И я рассказала ему, что в детстве думала, будто звезды – перфорированное небо, маленькие проколы в какую-то другую, окружающую вселенную, которая только свет. А он рассказал, как его отец любил называть звезды фонариками, вывешенными прошлым, чтобы заблудшие могли найти по ним дорогу.

– Он полагал, это очень глубокая мысль.

В тот вечер мы опоздали на ужин с Оливером, так как лежали в постели. Однако, потеряв ощущение времени, мы не занимались сексом. То есть занимались, но потом лежали и разговаривали, проводя первые, грубые, радостные раскопки широким черпаком, когда в человеке все ново и неизвестно, и лишь впоследствии придется, достав пинцеты и щеточки, кропотливо работать с хрупким, глубоко залегающим материалом. Я хотела все знать. Я хотела все рассказать. Сияние между нами стало таким ярким, что мы даже не заметили, как померк свет в комнате.

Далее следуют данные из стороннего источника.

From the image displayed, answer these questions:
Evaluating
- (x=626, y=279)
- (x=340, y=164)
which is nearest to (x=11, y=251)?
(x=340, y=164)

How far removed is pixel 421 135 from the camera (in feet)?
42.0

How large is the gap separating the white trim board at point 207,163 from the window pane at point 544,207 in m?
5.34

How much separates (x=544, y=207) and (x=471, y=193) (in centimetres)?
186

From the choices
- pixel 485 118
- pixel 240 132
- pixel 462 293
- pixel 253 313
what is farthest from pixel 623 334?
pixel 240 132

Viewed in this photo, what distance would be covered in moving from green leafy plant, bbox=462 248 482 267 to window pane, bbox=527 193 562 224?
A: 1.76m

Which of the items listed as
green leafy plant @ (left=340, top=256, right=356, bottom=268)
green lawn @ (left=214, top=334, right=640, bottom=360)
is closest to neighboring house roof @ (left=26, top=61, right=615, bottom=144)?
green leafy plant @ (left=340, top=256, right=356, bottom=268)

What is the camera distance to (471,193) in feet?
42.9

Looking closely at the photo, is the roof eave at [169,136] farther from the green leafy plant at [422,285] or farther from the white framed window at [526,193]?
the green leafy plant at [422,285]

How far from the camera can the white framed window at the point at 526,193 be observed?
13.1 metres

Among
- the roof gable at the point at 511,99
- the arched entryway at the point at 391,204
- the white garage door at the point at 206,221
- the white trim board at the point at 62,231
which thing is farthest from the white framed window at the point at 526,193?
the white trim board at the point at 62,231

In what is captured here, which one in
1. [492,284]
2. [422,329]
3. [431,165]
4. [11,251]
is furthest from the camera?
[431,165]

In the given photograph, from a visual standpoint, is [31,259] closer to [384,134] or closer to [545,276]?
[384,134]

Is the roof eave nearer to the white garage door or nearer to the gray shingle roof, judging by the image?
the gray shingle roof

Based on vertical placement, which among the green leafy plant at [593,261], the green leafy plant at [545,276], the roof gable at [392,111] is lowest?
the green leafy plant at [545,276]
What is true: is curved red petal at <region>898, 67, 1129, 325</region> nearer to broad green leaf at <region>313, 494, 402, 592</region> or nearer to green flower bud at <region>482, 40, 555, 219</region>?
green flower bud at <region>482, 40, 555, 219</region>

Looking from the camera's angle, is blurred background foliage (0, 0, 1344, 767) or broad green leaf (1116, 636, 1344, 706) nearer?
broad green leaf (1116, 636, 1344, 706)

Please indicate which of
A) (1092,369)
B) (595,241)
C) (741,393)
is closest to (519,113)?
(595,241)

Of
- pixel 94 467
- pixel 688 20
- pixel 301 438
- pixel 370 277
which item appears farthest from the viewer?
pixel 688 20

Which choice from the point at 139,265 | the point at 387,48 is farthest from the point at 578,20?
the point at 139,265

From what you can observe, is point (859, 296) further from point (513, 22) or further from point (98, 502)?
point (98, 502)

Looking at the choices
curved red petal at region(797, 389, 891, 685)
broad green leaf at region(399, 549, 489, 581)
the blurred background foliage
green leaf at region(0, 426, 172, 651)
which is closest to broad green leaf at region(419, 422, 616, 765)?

– А вы, похоже, подружились, – заметил потом Оливер в другой кровати той же гостиницы, поглаживая мне живот и пытаясь вызвать у меня интерес к сексу, что сработало, поскольку я еще была на взводе.

– Славный парень, – ответила я. – Мы хорошо провели время.

Когда я вернулась в Лос-Анджелес, Алексей спросил, можно ли приехать ко мне с обедом. Я выбрилась, засуетилась, лихорадочно решая, что надеть (обрезанные шорты, старая рубашка), перестелила простыни и отпустила Августину. Когда мы сидели у бассейна, поедая миски со злаками, которые он принес из навороченного кафетерия, Алексей сказал, надо ставить точку. Это не я, сказал он. Я себе такого не позволяю. У меня семья.

Я спросила, почему он позволил себе тогда, и получила ответ:

– Слаб.

Мой взгляд упал на авокадо и амарант в миске, на будто пергаментные бугенвиллеи, пурпурными лодочками покачивающиеся на поверхности бассейна. Задним числом мне кажется, Алексею было проще признать слабость, чем свет светлячков. Может, он уже думал о том, что его жена, если когда-нибудь узнает, простит скорее случайную спотычку или необоримое увлечение? А может, о том, с чем ему легче жить самому. А может, пока я изо всех сил рвалась к скоплению искусственных звезд, говорил чистую правду.

Я беспомощно махнула рукой:

– Если тебе так лучше.

– Не лучше. Но оно так.

Мне срочно нужно было сделать что-нибудь, что угодно, только бы отвязаться от овладевшего мной чувства, и я, подойдя к Алексею, встала у него между ног.

– Хэд-ли, – уныло протянул он, однако взял меня за ноги и прижался лбом к моему животу. Потом снял пиджак. Дреды аккуратным хвостом лежали на накрахмаленной белой рубашке. – Если честно, это запрещенный прием, – пробормотал он чуть не про себя. – Ты будто медом обмазана. Иначе…

– Иначе я была бы скучной и противной, а не искристой и изысканной.

Я посмотрела в дальний угол сада, где мой ландшафтный дизайнер, эксперт по засухоустойчивым растениям, рядами высадил ощетинившиеся заостренными листьями юкки, агавы, пальмы – размахивающие оружием марширующие солдаты.

– Интересно, сколько тут просто острых ощущений? – спросил он, гладя меня по ногам.

– Наверное, мы никогда не узнаем.

Это и был второй раз. Возможно, устроив цирк с Джонсом, я хотела ткнуть носом именно Алексея.